If you research British history, you will find that we had serial killers going back a couple of hundred years but many would be surprised at the amount of serial killers that were women.  Most of these killers were the "Baby Farmers," women who took infants from women who could not or did not want to, nurture them.  For a fee, they would take them on, saying they would take care of their well being.  Nothing was further from the truth.  These women would either sell them on to other people, and there, any concern about them evaporated, or they would kill them.  Many were found in rivers, canals or other waterways, strangled, manually or with cords, or poisoned.  Some women put their little victims into cloth bags, which were weighted with bricks, then thrown into the water.  Some simply threw the bodies in.  The practice was far more widespread in England than in Scotland, and in 1868, the British Medical Journal reported that getting rid of unwanted or burdenous children was very simple, provided the parents had the fee.  It was thought that hundreds of baby farmers plied this sick trade during the nineteenth century. 

    One of the most infamous in Scotland was Jessie King, the "Stockbridge Baby Farmer."  She was known to have killed three children, and in 1888, she and her lover,Tom Pearson, were arrested for infanticide. At the High Court in Edinburgh, she declared that Pearson knew nothing about what she was doing, and so he was released.  Spared facing the noose, he then turned on his lover and gave evidence against her.  Jessie King became the last woman to be executed In Edinburgh.  Down over the border in England, there were seven women executed  between 1870 & 1907.  These were Margaret Waters aged 35.  She was hanged at Brixton Prison in 1870.  Annie Took, aged 44, from Exeter, who worked as a needlewoman.  She was hanged in 1879.  Then there was Amelia Elizabeth Dyer, 57, who threw her victims into the Thames at Reading.  They were in weighted bags.  She even told Police that they could tell who she killed by the tape she used.  She had worked for the Salvation Army but her charitable disposition did not extend to infants.  She was hanged at Newgate on June 10th 1896.

    Ada Chard-Williams was 24 when she stood on the scaffold.  She went on trial for murdering 21 month old Selina Jones.  She offered to take on the child for a fee, but the mother did not have the full fee.  She took the address of the new "parents" but when she later returned with the rest of the fee, the couple and the child were gone.  Then a baby was washed up in the Thames at Battersea.  It was September 1899.  The child was identified as Selina Jones.  Police now hunted addresses where the couple had lived but they had vanished.  Then the Police received a letter from none other than Ada Chard-Williams.  She admitted to being a baby farmer but claimed the child had been passed on to somebody else.  She and her husband were traced and arrested.  Evidence in their home linked them to Selina.  They stood trial for murder.  William Chard-Williams was acquitted, but Ada was convicted and sentenced to death.  She was hanged at Newgate by James Billington on March 6th 1900.  She was the second execution in the 20th century.  The first hanging was also a woman, Louisa Masset, also hanged at Newgate by James Billington.

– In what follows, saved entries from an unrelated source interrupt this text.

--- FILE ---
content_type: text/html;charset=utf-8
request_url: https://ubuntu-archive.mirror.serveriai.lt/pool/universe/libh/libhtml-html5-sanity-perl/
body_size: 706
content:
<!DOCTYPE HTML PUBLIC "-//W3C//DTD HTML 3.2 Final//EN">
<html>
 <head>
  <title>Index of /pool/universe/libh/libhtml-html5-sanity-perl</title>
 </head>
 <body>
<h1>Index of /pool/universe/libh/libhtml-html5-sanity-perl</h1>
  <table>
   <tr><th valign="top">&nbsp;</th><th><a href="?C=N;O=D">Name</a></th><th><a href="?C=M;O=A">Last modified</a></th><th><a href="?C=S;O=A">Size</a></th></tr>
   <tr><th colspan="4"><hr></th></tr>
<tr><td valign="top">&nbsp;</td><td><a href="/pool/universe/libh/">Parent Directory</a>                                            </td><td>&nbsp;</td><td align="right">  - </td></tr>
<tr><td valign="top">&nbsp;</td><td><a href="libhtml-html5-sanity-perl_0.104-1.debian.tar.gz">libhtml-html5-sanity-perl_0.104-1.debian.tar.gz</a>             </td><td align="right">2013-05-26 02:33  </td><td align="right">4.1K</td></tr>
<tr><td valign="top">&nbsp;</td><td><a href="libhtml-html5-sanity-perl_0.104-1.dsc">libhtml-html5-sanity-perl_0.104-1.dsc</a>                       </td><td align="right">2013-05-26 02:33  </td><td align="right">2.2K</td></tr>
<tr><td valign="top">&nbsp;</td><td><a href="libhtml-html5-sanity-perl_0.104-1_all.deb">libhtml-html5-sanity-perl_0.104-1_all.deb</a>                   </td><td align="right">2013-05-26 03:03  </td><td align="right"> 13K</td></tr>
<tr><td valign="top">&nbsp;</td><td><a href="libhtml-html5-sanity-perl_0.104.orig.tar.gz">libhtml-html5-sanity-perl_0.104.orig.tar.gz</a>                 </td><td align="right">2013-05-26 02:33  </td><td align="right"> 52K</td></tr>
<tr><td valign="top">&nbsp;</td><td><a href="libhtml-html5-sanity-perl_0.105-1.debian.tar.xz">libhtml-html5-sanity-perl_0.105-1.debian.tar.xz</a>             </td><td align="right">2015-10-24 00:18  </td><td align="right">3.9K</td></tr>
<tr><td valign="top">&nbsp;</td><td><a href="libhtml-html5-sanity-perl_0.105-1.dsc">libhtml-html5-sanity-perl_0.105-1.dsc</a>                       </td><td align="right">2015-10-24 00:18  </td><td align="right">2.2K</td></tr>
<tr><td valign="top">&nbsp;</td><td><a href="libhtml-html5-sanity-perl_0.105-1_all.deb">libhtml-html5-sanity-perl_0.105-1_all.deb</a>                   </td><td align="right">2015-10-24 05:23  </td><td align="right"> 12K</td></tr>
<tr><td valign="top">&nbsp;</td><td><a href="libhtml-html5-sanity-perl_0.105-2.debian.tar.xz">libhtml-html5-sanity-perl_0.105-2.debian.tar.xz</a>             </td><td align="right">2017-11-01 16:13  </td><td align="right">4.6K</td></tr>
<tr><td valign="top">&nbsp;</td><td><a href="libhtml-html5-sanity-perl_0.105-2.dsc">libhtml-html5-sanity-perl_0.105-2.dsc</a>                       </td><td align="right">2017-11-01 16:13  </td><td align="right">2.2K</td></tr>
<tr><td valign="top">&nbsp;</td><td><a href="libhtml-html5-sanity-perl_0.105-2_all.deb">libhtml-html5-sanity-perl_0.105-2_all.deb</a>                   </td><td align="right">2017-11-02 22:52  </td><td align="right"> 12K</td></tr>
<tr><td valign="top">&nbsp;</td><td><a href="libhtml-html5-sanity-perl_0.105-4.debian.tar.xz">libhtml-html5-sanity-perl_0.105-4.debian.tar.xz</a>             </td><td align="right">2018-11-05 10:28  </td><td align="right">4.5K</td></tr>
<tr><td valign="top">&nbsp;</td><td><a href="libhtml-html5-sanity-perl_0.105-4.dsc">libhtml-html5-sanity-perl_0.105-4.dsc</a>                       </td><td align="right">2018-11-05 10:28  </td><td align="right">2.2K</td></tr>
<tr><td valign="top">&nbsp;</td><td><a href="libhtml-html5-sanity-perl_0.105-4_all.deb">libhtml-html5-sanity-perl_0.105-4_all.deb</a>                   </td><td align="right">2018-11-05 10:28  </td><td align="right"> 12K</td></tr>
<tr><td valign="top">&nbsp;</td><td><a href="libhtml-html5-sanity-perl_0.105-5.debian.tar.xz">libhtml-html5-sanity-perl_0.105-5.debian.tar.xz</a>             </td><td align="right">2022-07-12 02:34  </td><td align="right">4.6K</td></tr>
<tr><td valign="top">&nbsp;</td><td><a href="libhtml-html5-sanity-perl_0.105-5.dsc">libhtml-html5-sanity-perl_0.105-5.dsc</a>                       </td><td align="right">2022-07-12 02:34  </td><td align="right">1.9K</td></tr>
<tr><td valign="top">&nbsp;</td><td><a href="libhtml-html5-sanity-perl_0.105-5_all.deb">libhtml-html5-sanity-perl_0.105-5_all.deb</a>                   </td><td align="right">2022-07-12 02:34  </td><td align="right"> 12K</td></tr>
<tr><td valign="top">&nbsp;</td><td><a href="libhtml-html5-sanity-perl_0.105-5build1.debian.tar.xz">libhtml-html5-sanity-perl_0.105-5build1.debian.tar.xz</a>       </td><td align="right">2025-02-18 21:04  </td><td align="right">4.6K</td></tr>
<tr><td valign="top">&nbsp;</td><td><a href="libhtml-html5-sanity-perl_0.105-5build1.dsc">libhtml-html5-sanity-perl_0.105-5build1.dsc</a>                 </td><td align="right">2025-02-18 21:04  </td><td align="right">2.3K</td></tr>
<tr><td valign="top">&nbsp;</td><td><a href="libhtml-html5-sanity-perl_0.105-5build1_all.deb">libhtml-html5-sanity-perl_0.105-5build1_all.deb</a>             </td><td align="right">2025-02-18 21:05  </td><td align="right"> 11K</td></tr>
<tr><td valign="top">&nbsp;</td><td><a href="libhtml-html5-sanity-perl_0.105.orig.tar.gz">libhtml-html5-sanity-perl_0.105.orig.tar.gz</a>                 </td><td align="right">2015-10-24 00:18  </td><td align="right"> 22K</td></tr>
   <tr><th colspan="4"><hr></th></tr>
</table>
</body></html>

    Then came a double hanging, and the only double hanging of women in the 20th century.  This was the case of 29 year old Amelia Sach, a red headed midwife that came from East Finchley.  Her accomplice was 54 year old Annie Walters.  They were charged with the murder of one three month old boy.  They were the first women to be executed at Holloway Prison and the men responsible for the task were again, William Billington, assisted by Henry Pierrepoint, on February 3rd 1903.  They were thought to have carried out at least 20 child murders. The other women executed at Holloway were Edith Thompson, Styllou Christofi, and most famously, Ruth Ellis.

    The last known baby farmer execution was that of 44 year old Rhoda Willis, who also used the name Leslie James.  She did her activities in Cardiff, but her trouble was, she was a heavy drinker.  She had taken in two babies but could not cope with both, so one was left on the doorstep of a Salvation Army house in Cardiff, with a note pleading for the baby to be cared for.  But the baby was not immediately found and later died from effects of cold weather.  The other newly born infant was found dead by Rhoda`s bed after she came in from a bout of drinking.  She denied murdering the baby but was charged, tried and convicted.  She was hanged at Cardiff Prison on August 14th 1907, by the now leading hangman, Henry Pierrepoint, assisted by his brother, Tom.